If you are interested in learning more about our specialist PTs, receiving care in our holistic model so you can prevent pelvic floor injury with your childbirth, reach out to us by calling (616) 516-4334 or contact us here with your questions. 

Our pregnancy specialist PTs have devoted our careers to providing our patients one-on-one, personalized and holisitic care during their pregnancy to help prepare for birth.  Our Push & Birth Prep care is personalized to your body and your needs.

Here is one patient’s words to us after giving birth.   Our goal is to prevent pelvic floor injury during childbirth and empower women to have the birth experience of their dreams.  Mission accomplished here:

I want to thank all of you for the prep work you did for me. It all made such a difference! I am so thankful for Purple Mountain and all the beautiful ways I’ve been blessed by you and by your team through the years ❤️My birth went beautifully. I had a near first degree perineal tear and I feel amazing!! It was the most beautiful and sacred birth and I am still in awe of God’s goodness and mercy in it all.

Have You Considered Birth Prep with Our Pregnancy Specialist PTs?

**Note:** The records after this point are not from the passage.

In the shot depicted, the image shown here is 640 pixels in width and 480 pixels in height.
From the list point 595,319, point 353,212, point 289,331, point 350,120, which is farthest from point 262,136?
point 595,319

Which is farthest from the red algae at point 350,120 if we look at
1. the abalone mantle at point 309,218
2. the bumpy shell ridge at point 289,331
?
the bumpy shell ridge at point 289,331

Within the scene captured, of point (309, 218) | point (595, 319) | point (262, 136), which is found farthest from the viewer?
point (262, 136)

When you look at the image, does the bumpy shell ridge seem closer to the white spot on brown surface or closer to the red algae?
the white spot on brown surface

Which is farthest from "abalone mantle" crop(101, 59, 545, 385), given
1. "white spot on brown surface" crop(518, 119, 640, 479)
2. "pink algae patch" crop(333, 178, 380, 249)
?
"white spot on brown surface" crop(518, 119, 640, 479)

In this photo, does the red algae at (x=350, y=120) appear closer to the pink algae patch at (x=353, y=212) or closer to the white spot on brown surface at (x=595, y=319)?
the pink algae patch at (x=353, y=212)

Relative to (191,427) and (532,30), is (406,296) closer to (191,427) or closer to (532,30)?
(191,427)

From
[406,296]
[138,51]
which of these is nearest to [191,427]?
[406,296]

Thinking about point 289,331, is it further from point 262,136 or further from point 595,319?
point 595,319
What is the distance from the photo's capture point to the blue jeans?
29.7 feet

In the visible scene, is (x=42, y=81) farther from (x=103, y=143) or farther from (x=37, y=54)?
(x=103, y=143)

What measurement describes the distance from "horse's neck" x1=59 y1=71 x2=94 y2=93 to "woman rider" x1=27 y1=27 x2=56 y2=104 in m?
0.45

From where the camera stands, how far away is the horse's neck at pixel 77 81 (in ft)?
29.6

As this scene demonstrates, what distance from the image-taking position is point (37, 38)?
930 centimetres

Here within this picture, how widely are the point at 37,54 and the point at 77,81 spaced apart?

In our pregnancy physical therapy to help prevent pelvic floor injury with birth, our PTs include push prep and personalized treatments teaching you what to do to reduce your risk of a perineal & pelvic floor injury.  Your Birth Preparation Program is personalized to you Birth Plan, needs and abilities, pelvic floor tension or strength, hip and spine mobility, ability to breathe and core strength.  In our Push Prep we encourage and work closely with you to prepare your Mind, Body and Spirit.  Many patients tell us they feel more relaxed after appointments, better connected to their baby and more confident in their ability to have an empowered labor and delivery.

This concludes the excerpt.